● Given instruction A:
Starting at the top of the records, copy them verbatim and end with the line that contains "18,242 -> 33,281".

● Passage given:
○ ○ ○ ○ ○

This table highlights the impact of the memory architecture differences between the Single / Wide and Dual / Narrow approaches. The Single / Wide approach is only at 66% of line rate with DDR2-667 and cannot reach 10G full-duplex even with DDR2-800 memory.

On the other hand, the Dual / Narrow architecture easily reaches 10G even with the slowest DDR2-400 memory, and with standard DDR2-667 memory the architecture delivers more than twice the memory performance required for full duplex 10GbE; thus, providing significant headroom for additional lookups and advanced functions.

| NAT / LB Function<br>(2.93 memory accesses/packet) |                                       |                                       | NAT / LB<br>% of Full Duplex Ethernet w. 64-<br>byte packets |                                 |
|----------------------------------------------------|---------------------------------------|---------------------------------------|--------------------------------------------------------------|---------------------------------|
| Memory Speed                                       | Single / Wide<br>Architecture<br>Mpps | Dual / Narrow<br>Architecture<br>Mpps | Single / Wide<br>Architecture %                              | Dual / Narrow<br>Architecture % |
| DDR2-400                                           | 13.7                                  | 46.8                                  | 41%                                                          | 142%                            |
| DDR2-533                                           | 17.7                                  | 57.7                                  | 54%                                                          | 175%                            |
| DDR2-667                                           | 21.8                                  | 69.6                                  | 66%                                                          | 212%                            |
| DDR2-800                                           | 25.3                                  | 75.1                                  | 77%                                                          | 228%                            |

Table 1. Comparison of memory architectures

The reason for the large difference between the two architectures can be found in the cache line differences. The Single / Wide approach is designed with unusually large 128-byte cache lines, but typical network and packet processing applications require only 8- and 32-byte lookups.

As a result, most of each cache line is wasted. The Dual / Narrow architecture, on the other hand, has a cache line size of 32-bytes which more closely matches what is required in typical network and packet processing applications and results in higher performance.

○ ○ ○ ○ ○

● Information shown:
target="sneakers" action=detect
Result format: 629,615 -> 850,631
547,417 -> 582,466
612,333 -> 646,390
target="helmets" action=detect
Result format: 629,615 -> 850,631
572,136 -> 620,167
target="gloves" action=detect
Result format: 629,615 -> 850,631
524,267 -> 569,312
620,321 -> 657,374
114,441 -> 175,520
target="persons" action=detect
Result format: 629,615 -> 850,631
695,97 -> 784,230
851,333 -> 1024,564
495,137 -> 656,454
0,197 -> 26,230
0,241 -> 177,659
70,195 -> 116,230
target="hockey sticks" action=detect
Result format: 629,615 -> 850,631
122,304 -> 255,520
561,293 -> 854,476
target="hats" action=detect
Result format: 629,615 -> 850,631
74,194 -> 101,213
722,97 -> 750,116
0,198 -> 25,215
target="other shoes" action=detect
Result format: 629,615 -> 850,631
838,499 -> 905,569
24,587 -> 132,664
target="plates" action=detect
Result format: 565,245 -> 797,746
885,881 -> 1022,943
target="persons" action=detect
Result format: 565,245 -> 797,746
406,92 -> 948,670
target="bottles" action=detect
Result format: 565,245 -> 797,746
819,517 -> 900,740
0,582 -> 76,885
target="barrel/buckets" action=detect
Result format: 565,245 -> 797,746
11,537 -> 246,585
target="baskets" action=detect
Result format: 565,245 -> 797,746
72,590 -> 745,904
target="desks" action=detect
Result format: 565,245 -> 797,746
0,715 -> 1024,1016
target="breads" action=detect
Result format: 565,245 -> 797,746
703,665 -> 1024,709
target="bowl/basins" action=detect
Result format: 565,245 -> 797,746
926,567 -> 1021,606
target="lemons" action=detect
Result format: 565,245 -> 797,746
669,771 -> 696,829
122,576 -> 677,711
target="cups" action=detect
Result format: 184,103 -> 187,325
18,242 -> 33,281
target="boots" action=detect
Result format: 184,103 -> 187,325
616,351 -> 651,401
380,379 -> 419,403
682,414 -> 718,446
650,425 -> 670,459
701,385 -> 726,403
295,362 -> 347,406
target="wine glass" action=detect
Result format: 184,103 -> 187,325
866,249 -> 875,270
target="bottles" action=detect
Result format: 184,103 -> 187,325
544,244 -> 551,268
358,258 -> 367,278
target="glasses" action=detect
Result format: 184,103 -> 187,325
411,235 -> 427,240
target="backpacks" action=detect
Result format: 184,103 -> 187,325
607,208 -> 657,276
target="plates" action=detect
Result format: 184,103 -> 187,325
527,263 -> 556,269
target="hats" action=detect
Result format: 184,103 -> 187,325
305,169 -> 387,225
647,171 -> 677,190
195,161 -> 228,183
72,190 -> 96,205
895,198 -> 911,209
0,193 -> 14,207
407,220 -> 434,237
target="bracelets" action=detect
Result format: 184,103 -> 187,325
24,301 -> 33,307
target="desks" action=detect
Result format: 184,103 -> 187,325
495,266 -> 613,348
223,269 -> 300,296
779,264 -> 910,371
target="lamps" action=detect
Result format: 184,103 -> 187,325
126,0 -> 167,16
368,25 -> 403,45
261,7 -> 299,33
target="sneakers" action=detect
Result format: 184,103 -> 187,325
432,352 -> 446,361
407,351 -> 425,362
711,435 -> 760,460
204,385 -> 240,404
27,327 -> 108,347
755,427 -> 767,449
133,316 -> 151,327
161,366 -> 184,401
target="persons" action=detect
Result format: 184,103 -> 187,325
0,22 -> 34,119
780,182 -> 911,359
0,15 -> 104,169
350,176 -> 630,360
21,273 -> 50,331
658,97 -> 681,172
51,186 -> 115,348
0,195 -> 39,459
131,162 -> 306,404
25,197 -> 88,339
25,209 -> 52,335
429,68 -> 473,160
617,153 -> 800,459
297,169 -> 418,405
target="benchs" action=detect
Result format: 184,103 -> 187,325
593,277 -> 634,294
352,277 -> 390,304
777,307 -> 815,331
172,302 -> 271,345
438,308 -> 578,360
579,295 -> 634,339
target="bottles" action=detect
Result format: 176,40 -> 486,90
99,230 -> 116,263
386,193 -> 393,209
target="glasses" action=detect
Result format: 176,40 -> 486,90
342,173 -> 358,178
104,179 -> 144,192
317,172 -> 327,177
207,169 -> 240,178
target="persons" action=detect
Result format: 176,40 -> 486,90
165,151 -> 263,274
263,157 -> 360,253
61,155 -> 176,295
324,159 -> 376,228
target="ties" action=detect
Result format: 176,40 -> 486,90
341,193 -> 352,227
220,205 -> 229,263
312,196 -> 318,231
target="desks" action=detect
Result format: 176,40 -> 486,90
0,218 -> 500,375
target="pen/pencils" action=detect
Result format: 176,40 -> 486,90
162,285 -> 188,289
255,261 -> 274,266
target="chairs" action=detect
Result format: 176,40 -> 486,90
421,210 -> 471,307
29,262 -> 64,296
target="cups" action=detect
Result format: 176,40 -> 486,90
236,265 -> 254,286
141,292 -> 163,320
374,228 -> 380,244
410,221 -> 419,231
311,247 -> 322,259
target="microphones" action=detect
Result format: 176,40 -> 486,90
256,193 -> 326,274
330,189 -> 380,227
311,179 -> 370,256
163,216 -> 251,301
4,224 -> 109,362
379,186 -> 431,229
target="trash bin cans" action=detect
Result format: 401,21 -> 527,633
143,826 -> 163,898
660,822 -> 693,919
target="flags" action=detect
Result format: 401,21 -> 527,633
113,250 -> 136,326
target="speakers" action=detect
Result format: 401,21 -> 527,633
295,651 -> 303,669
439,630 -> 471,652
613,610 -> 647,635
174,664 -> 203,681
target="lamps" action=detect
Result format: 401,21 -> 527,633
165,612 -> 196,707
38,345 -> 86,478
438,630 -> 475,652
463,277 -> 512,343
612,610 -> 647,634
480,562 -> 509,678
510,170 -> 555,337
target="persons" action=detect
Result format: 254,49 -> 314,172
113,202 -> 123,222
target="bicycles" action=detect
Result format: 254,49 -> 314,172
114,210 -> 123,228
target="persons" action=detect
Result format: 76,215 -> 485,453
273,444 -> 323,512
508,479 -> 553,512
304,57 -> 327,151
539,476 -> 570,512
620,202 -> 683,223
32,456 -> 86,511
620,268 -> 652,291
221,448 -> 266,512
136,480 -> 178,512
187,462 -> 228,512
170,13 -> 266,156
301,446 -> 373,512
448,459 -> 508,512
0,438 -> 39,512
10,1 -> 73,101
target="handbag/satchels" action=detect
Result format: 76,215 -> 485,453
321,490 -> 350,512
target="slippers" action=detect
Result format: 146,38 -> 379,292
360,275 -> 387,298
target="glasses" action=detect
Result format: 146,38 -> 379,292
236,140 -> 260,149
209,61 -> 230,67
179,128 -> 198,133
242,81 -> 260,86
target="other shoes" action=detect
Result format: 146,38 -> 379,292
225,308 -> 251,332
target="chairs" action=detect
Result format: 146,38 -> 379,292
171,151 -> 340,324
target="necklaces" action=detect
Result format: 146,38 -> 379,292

○ ○ ○ ○ ○

● Given instruction B:
Render this sentence from the memory architecture comparison in French: "The reason for the large difference between the two architectures can be found in the cache line differences."

● Task solution A:
target="sneakers" action=detect
Result format: 629,615 -> 850,631
547,417 -> 582,466
612,333 -> 646,390
target="helmets" action=detect
Result format: 629,615 -> 850,631
572,136 -> 620,167
target="gloves" action=detect
Result format: 629,615 -> 850,631
524,267 -> 569,312
620,321 -> 657,374
114,441 -> 175,520
target="persons" action=detect
Result format: 629,615 -> 850,631
695,97 -> 784,230
851,333 -> 1024,564
495,137 -> 656,454
0,197 -> 26,230
0,241 -> 177,659
70,195 -> 116,230
target="hockey sticks" action=detect
Result format: 629,615 -> 850,631
122,304 -> 255,520
561,293 -> 854,476
target="hats" action=detect
Result format: 629,615 -> 850,631
74,194 -> 101,213
722,97 -> 750,116
0,198 -> 25,215
target="other shoes" action=detect
Result format: 629,615 -> 850,631
838,499 -> 905,569
24,587 -> 132,664
target="plates" action=detect
Result format: 565,245 -> 797,746
885,881 -> 1022,943
target="persons" action=detect
Result format: 565,245 -> 797,746
406,92 -> 948,670
target="bottles" action=detect
Result format: 565,245 -> 797,746
819,517 -> 900,740
0,582 -> 76,885
target="barrel/buckets" action=detect
Result format: 565,245 -> 797,746
11,537 -> 246,585
target="baskets" action=detect
Result format: 565,245 -> 797,746
72,590 -> 745,904
target="desks" action=detect
Result format: 565,245 -> 797,746
0,715 -> 1024,1016
target="breads" action=detect
Result format: 565,245 -> 797,746
703,665 -> 1024,709
target="bowl/basins" action=detect
Result format: 565,245 -> 797,746
926,567 -> 1021,606
target="lemons" action=detect
Result format: 565,245 -> 797,746
669,771 -> 696,829
122,576 -> 677,711
target="cups" action=detect
Result format: 184,103 -> 187,325
18,242 -> 33,281

● Task solution B:
La raison de la grande différence entre les deux architectures se trouve dans les différences de ligne de cache.